TASK TO CARRY OUT: Across the whole listing, find how many lines contain "name", then write that number and nothing else.

SUPPLIED RECORDS:
--- START ---
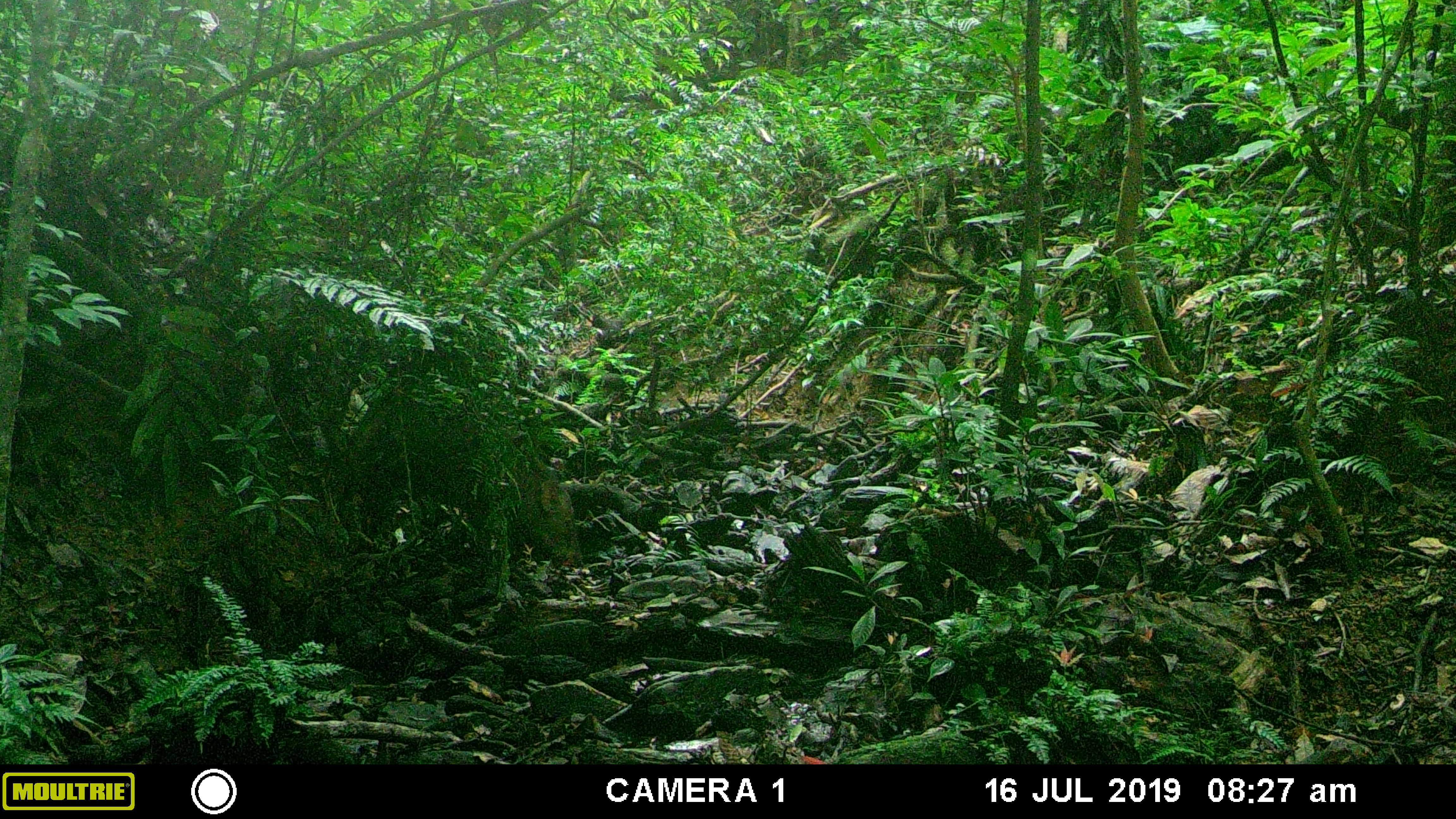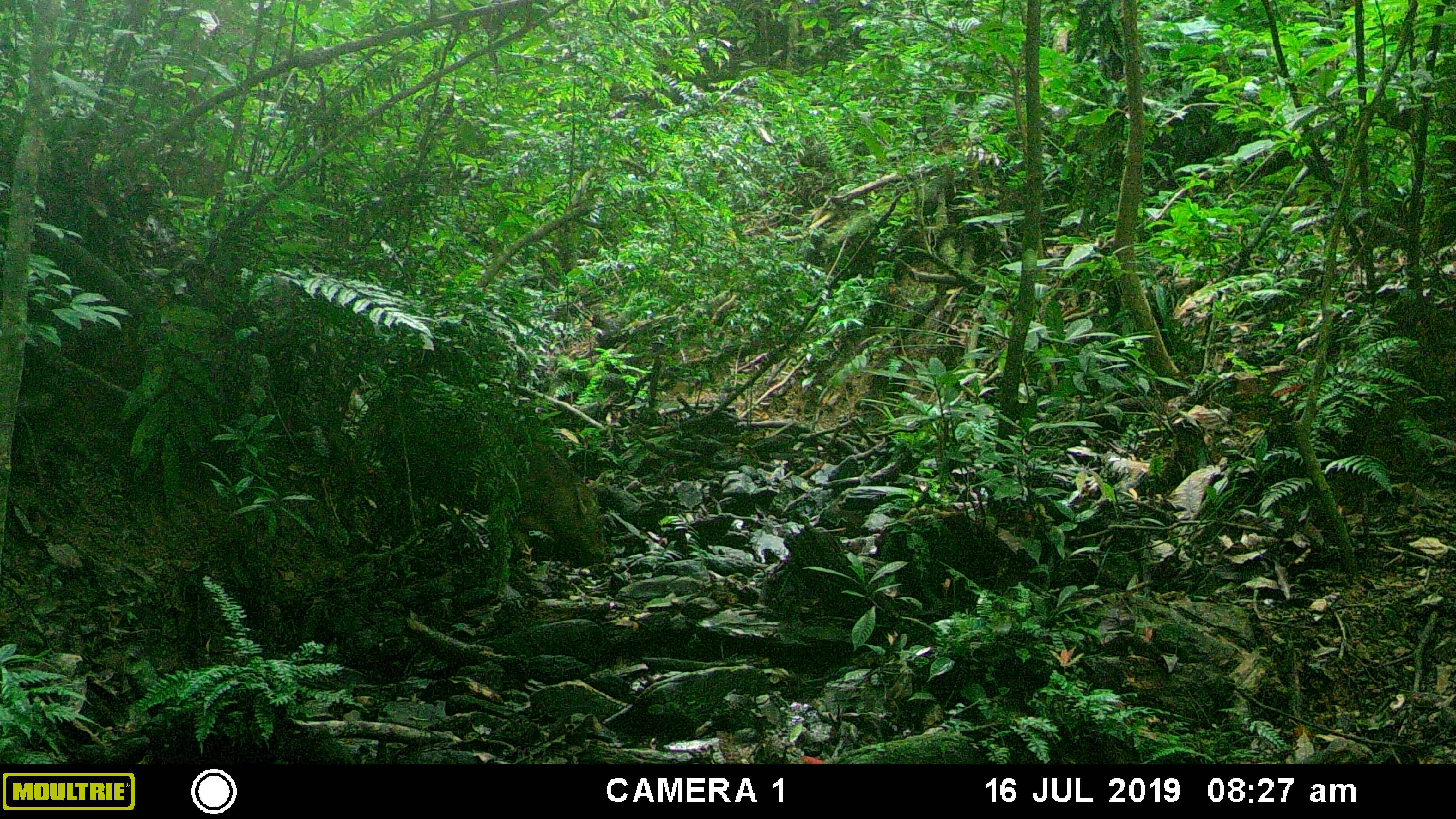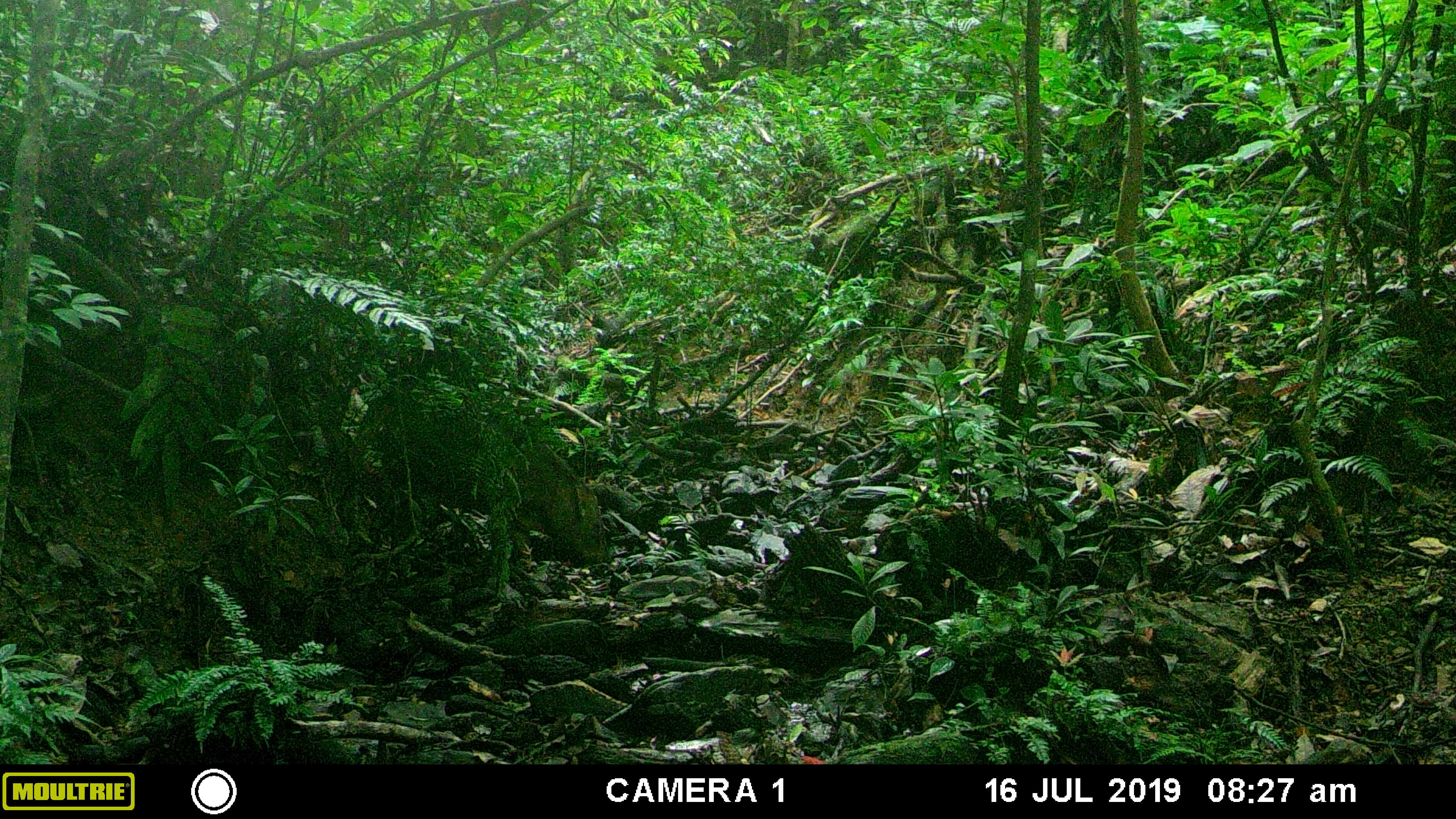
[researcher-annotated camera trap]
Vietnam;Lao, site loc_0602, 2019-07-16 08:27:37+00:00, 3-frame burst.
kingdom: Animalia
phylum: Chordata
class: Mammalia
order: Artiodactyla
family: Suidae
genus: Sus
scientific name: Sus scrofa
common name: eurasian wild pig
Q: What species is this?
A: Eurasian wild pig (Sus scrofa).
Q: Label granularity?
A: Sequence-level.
--- END ---
--- START ---
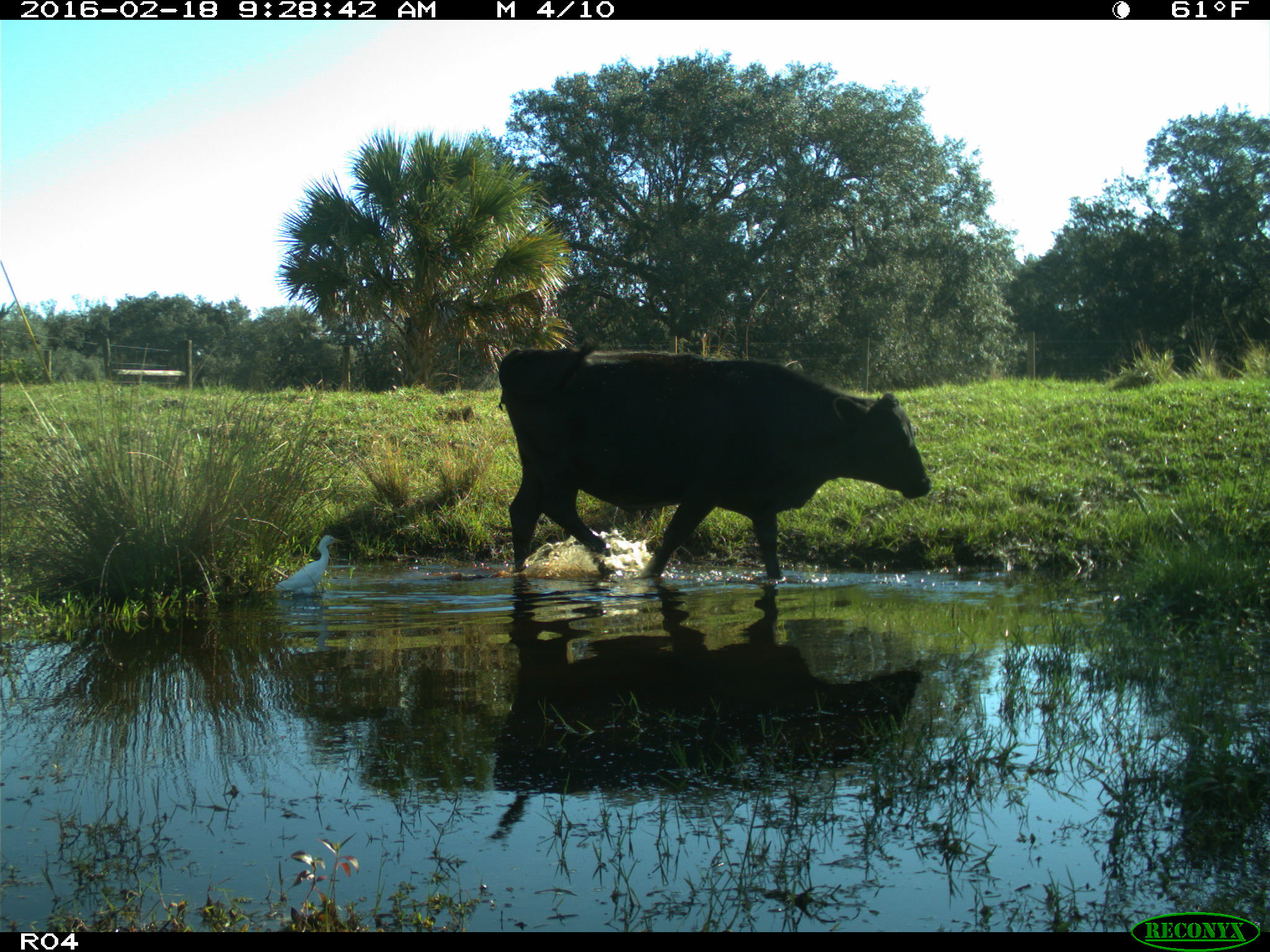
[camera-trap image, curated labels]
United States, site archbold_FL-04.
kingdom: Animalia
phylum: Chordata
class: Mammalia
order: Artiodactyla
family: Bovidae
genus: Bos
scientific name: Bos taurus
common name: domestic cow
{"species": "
--- END ---
RESPONSE TO THIS TASK: 4